A vida depois do divórcio era um borrão cinzento.
Mudei-me para um pequeno apartamento no centro da cidade, longe das memórias da minha vida antiga.
A minha mãe queria que eu ficasse com ela, mas eu precisava do meu próprio espaço para curar. Ou pelo menos, para tentar.
Passei os meus dias a dormir, a ver televisão sem realmente prestar atenção, e a ignorar as chamadas de amigos bem-intencionados.
A dor era uma presença constante, um peso no meu peito que tornava difícil respirar.
Uma tarde, a campainha tocou. Eu ignorei. Tocou novamente, insistentemente.
Com um suspiro, arrastei-me até à porta e olhei pelo olho mágico.
Era a Joana.
O meu primeiro instinto foi fechar a porta e fingir que não estava em casa. Mas uma parte de mim, uma parte zangada e curiosa, queria saber o que ela queria.
Abri a porta.
Ela sorriu, um sorriso brilhante e ensaiado.
"Sofia! Que bom ver-te. Estava a passar por aqui e pensei em dizer olá."
Ela estava vestida com um vestido de verão caro, o seu cabelo perfeitamente penteado. Parecia radiante.
Eu não a convidei a entrar. Apenas fiquei ali, a bloquear a entrada.
"O que queres, Joana?"
O seu sorriso vacilou por um segundo.
"Eu só queria ver como estavas. O Pedro está muito preocupado contigo."
"O Pedro?" repeti, uma risada amarga a escapar dos meus lábios. "Se ele estivesse preocupado, teria vindo ele mesmo."
"Ele está ocupado," disse ela rapidamente. "O trabalho tem sido muito exigente."
"Claro," disse eu, o meu tom seco.
Ficámos em silêncio por um momento. Ela olhou para o meu apartamento por cima do meu ombro, o seu nariz a torcer-se ligeiramente.
"É... acolhedor," disse ela, a sua voz condescendente.
"É a minha casa," respondi, a minha voz firme.
Ela suspirou, a sua fachada a começar a rachar.
"Olha, Sofia, eu vim aqui para te pedir para deixares o Pedro em paz."
Eu olhei para ela, confusa. "Eu deixei-o em paz. Eu divorciei-me dele, lembras-te?"

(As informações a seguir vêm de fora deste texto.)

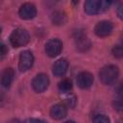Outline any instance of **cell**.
I'll return each instance as SVG.
<instances>
[{"label":"cell","instance_id":"6da1fadb","mask_svg":"<svg viewBox=\"0 0 123 123\" xmlns=\"http://www.w3.org/2000/svg\"><path fill=\"white\" fill-rule=\"evenodd\" d=\"M118 76H119L118 67L115 65H112V64L104 66L99 72V78H100L101 82L107 86L113 85L116 82Z\"/></svg>","mask_w":123,"mask_h":123},{"label":"cell","instance_id":"7a4b0ae2","mask_svg":"<svg viewBox=\"0 0 123 123\" xmlns=\"http://www.w3.org/2000/svg\"><path fill=\"white\" fill-rule=\"evenodd\" d=\"M10 41L11 44L15 48H19L27 45L28 42L30 41V36L28 31L23 28H17L13 30L12 33L11 34Z\"/></svg>","mask_w":123,"mask_h":123},{"label":"cell","instance_id":"3957f363","mask_svg":"<svg viewBox=\"0 0 123 123\" xmlns=\"http://www.w3.org/2000/svg\"><path fill=\"white\" fill-rule=\"evenodd\" d=\"M111 2L109 1H100V0H88L85 3L84 9L87 14L93 15L101 13L109 9Z\"/></svg>","mask_w":123,"mask_h":123},{"label":"cell","instance_id":"277c9868","mask_svg":"<svg viewBox=\"0 0 123 123\" xmlns=\"http://www.w3.org/2000/svg\"><path fill=\"white\" fill-rule=\"evenodd\" d=\"M74 41H75L76 48L81 52L87 51L91 46V42L89 38L82 31H76L75 36H74Z\"/></svg>","mask_w":123,"mask_h":123},{"label":"cell","instance_id":"5b68a950","mask_svg":"<svg viewBox=\"0 0 123 123\" xmlns=\"http://www.w3.org/2000/svg\"><path fill=\"white\" fill-rule=\"evenodd\" d=\"M49 83L50 82H49L48 76L44 73H39L33 79L32 86L36 92L40 93V92H43L44 90L47 89Z\"/></svg>","mask_w":123,"mask_h":123},{"label":"cell","instance_id":"8992f818","mask_svg":"<svg viewBox=\"0 0 123 123\" xmlns=\"http://www.w3.org/2000/svg\"><path fill=\"white\" fill-rule=\"evenodd\" d=\"M34 64V56L33 53L29 50H25L21 52L19 56V62H18V67L20 71L25 72L28 71Z\"/></svg>","mask_w":123,"mask_h":123},{"label":"cell","instance_id":"52a82bcc","mask_svg":"<svg viewBox=\"0 0 123 123\" xmlns=\"http://www.w3.org/2000/svg\"><path fill=\"white\" fill-rule=\"evenodd\" d=\"M62 50V42L58 38L50 39L45 44L46 55L51 58H54V57H57L58 55H60Z\"/></svg>","mask_w":123,"mask_h":123},{"label":"cell","instance_id":"ba28073f","mask_svg":"<svg viewBox=\"0 0 123 123\" xmlns=\"http://www.w3.org/2000/svg\"><path fill=\"white\" fill-rule=\"evenodd\" d=\"M112 30H113V25L111 21H108V20H103V21L98 22L94 28V32L96 36L101 37L110 36Z\"/></svg>","mask_w":123,"mask_h":123},{"label":"cell","instance_id":"9c48e42d","mask_svg":"<svg viewBox=\"0 0 123 123\" xmlns=\"http://www.w3.org/2000/svg\"><path fill=\"white\" fill-rule=\"evenodd\" d=\"M18 14L22 19H25V20L33 19L37 15V8L32 3H24L20 7L18 11Z\"/></svg>","mask_w":123,"mask_h":123},{"label":"cell","instance_id":"30bf717a","mask_svg":"<svg viewBox=\"0 0 123 123\" xmlns=\"http://www.w3.org/2000/svg\"><path fill=\"white\" fill-rule=\"evenodd\" d=\"M93 81H94L93 75L89 72H86V71L81 72L77 76V85L82 89L89 88L92 86Z\"/></svg>","mask_w":123,"mask_h":123},{"label":"cell","instance_id":"8fae6325","mask_svg":"<svg viewBox=\"0 0 123 123\" xmlns=\"http://www.w3.org/2000/svg\"><path fill=\"white\" fill-rule=\"evenodd\" d=\"M68 68V62L65 59H60L58 61L55 62L54 65H53V74L57 77H62L63 76Z\"/></svg>","mask_w":123,"mask_h":123},{"label":"cell","instance_id":"7c38bea8","mask_svg":"<svg viewBox=\"0 0 123 123\" xmlns=\"http://www.w3.org/2000/svg\"><path fill=\"white\" fill-rule=\"evenodd\" d=\"M66 113H67V110L63 104H56L50 110L51 117L54 119H57V120H60L62 118L65 117Z\"/></svg>","mask_w":123,"mask_h":123},{"label":"cell","instance_id":"4fadbf2b","mask_svg":"<svg viewBox=\"0 0 123 123\" xmlns=\"http://www.w3.org/2000/svg\"><path fill=\"white\" fill-rule=\"evenodd\" d=\"M14 79V70L12 67H7L3 70L1 75V85L4 87H10Z\"/></svg>","mask_w":123,"mask_h":123},{"label":"cell","instance_id":"5bb4252c","mask_svg":"<svg viewBox=\"0 0 123 123\" xmlns=\"http://www.w3.org/2000/svg\"><path fill=\"white\" fill-rule=\"evenodd\" d=\"M58 87H59L60 91L62 92V93L69 92V91L72 89V82H71V80H69V79H63V80H62V81L59 83Z\"/></svg>","mask_w":123,"mask_h":123},{"label":"cell","instance_id":"9a60e30c","mask_svg":"<svg viewBox=\"0 0 123 123\" xmlns=\"http://www.w3.org/2000/svg\"><path fill=\"white\" fill-rule=\"evenodd\" d=\"M66 20L65 14L62 12H55L52 15V22L55 25H62Z\"/></svg>","mask_w":123,"mask_h":123},{"label":"cell","instance_id":"2e32d148","mask_svg":"<svg viewBox=\"0 0 123 123\" xmlns=\"http://www.w3.org/2000/svg\"><path fill=\"white\" fill-rule=\"evenodd\" d=\"M92 122L93 123H111L110 118L105 114H96L93 117Z\"/></svg>","mask_w":123,"mask_h":123},{"label":"cell","instance_id":"e0dca14e","mask_svg":"<svg viewBox=\"0 0 123 123\" xmlns=\"http://www.w3.org/2000/svg\"><path fill=\"white\" fill-rule=\"evenodd\" d=\"M112 55L117 58V59H120L122 58L123 56V49H122V46L121 45H115L113 48H112Z\"/></svg>","mask_w":123,"mask_h":123},{"label":"cell","instance_id":"ac0fdd59","mask_svg":"<svg viewBox=\"0 0 123 123\" xmlns=\"http://www.w3.org/2000/svg\"><path fill=\"white\" fill-rule=\"evenodd\" d=\"M64 106L65 107H69V108H73L76 104V97L75 96H69L67 98L64 99Z\"/></svg>","mask_w":123,"mask_h":123},{"label":"cell","instance_id":"d6986e66","mask_svg":"<svg viewBox=\"0 0 123 123\" xmlns=\"http://www.w3.org/2000/svg\"><path fill=\"white\" fill-rule=\"evenodd\" d=\"M8 54V47L3 44V43H0V61H2Z\"/></svg>","mask_w":123,"mask_h":123},{"label":"cell","instance_id":"ffe728a7","mask_svg":"<svg viewBox=\"0 0 123 123\" xmlns=\"http://www.w3.org/2000/svg\"><path fill=\"white\" fill-rule=\"evenodd\" d=\"M21 123H47V122L42 119H37V118H27Z\"/></svg>","mask_w":123,"mask_h":123},{"label":"cell","instance_id":"44dd1931","mask_svg":"<svg viewBox=\"0 0 123 123\" xmlns=\"http://www.w3.org/2000/svg\"><path fill=\"white\" fill-rule=\"evenodd\" d=\"M114 109H116L118 111H122V103H121V98L119 99H116L115 102H114Z\"/></svg>","mask_w":123,"mask_h":123},{"label":"cell","instance_id":"7402d4cb","mask_svg":"<svg viewBox=\"0 0 123 123\" xmlns=\"http://www.w3.org/2000/svg\"><path fill=\"white\" fill-rule=\"evenodd\" d=\"M121 10H122V5H119V7H118V10H117V12H118V16L120 17V18H122V12H121Z\"/></svg>","mask_w":123,"mask_h":123},{"label":"cell","instance_id":"603a6c76","mask_svg":"<svg viewBox=\"0 0 123 123\" xmlns=\"http://www.w3.org/2000/svg\"><path fill=\"white\" fill-rule=\"evenodd\" d=\"M7 123H21L18 119H15V118H13V119H11L9 122H7Z\"/></svg>","mask_w":123,"mask_h":123},{"label":"cell","instance_id":"cb8c5ba5","mask_svg":"<svg viewBox=\"0 0 123 123\" xmlns=\"http://www.w3.org/2000/svg\"><path fill=\"white\" fill-rule=\"evenodd\" d=\"M63 123H76V122L75 121H72V120H68V121H65Z\"/></svg>","mask_w":123,"mask_h":123},{"label":"cell","instance_id":"d4e9b609","mask_svg":"<svg viewBox=\"0 0 123 123\" xmlns=\"http://www.w3.org/2000/svg\"><path fill=\"white\" fill-rule=\"evenodd\" d=\"M2 101H3V98H2V96H1V94H0V105H1Z\"/></svg>","mask_w":123,"mask_h":123},{"label":"cell","instance_id":"484cf974","mask_svg":"<svg viewBox=\"0 0 123 123\" xmlns=\"http://www.w3.org/2000/svg\"><path fill=\"white\" fill-rule=\"evenodd\" d=\"M0 34H1V28H0Z\"/></svg>","mask_w":123,"mask_h":123}]
</instances>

"Não, tu não deixaste," disse ela, a sua voz a ganhar um tom agudo. "Tu continuas a assombrá-lo. Ele está miserável, e é por tua causa."
Eu não conseguia acreditar no que estava a ouvir.
"Ele está miserável? Eu perdi o meu filho, Joana. O meu corpo ainda está a recuperar. A minha vida desmoronou-se. E tu vens aqui dizer-me que ele está miserável?"
"Tu não és a única que está a sofrer!" ela retorquiu. "Ele também perdeu um filho! E agora ele perdeu a sua esposa. Tudo por causa do teu egoísmo."
"O meu egoísmo?" A minha voz tremeu de raiva. "Eu estava sozinha, Joana! Sozinha e grávida! Enquanto vocês os dois estavam a beber cocktails numa praia em Bali!"
O rosto dela endureceu.
"Tu não sabes de nada. O Pedro e eu temos uma ligação. Uma ligação que tu nunca entenderias."
E então, ela disse as palavras que confirmaram todas as minhas suspeitas.
"Eu amo-o, Sofia. E ele ama-me a mim. Nós vamos ficar juntos."
O mundo pareceu parar. O som do trânsito lá fora desapareceu. Tudo o que eu conseguia ouvir era o zumbido nos meus ouvidos.
"Sai," disse eu, a minha voz perigosamente calma.
"O quê?"
"Eu disse, sai da minha casa. Agora."
Ela olhou para mim, um sorriso triunfante a espalhar-se pelo seu rosto.
"Com prazer. Apenas lembra-te disto: tu perdeste. Eu ganhei."
Ela virou-se e afastou-se, o som dos seus saltos altos a ecoar no corredor.
Fechei a porta e encostei-me a ela, as minhas pernas a tremer.
A dor no meu peito intensificou-se, mas desta vez, foi misturada com algo novo.
Raiva. Uma raiva fria e ardente que prometia consumir tudo no seu caminho.